Bearer authentication header of the form Bearer <token>, where <token> is your auth token.

Body

application/json

GPU Cluster create request

region
string
required

Region to create the GPU cluster in. Valid values are us-central-8 and us-central-4.

gpu_type
enum<string>
required

Type of GPU to use in the cluster

Available options:
UNKNOWN_GPU_TYPE,
H100_SXM,
H200_SXM,
RTX_6000_PCI
num_gpus
integer
required

Number of GPUs to allocate in the cluster.
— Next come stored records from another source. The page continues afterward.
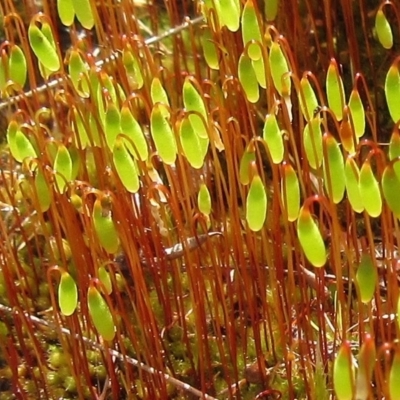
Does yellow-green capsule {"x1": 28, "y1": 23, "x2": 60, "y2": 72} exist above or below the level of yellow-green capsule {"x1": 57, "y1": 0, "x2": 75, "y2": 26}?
below

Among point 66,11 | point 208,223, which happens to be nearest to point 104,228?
point 208,223

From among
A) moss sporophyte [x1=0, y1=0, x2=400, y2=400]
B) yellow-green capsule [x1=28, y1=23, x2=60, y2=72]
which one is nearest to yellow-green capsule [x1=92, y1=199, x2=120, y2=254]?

This must be multiple of 8. For example, 8, 16 or 24

cluster_name
string
required

Name of the GPU cluster.

duration_days
integer
required

Duration in days to keep the cluster running.

driver_version
enum<string>
required

NVIDIA driver version to use in the cluster.

Available options:
UNKNOWN_DRIVER,
CUDA_12_5_555,
CUDA_12_6_560,
CUDA_12_6_565,
CUDA_12_8_570
billing_type
enum<string>
required
Available options:
UNSPECIFIED,
RESERVED,
ON_DEMAND
cluster_type
enum<string>

GPU Cluster create request.

Available options:
UNKNOWN_TYPE,
KUBERNETES,
SLURM
shared_volume
object
volume_id
string

Response

200 - application/json

OK

cluster_id
string
status
enum<string>
Available options:
UNKNOWN_STATUS,
PENDING,
QUEUED,
WAITING_CONTROL_PLANE,
WAITING_DATA_PLANE,
READY,
FAILED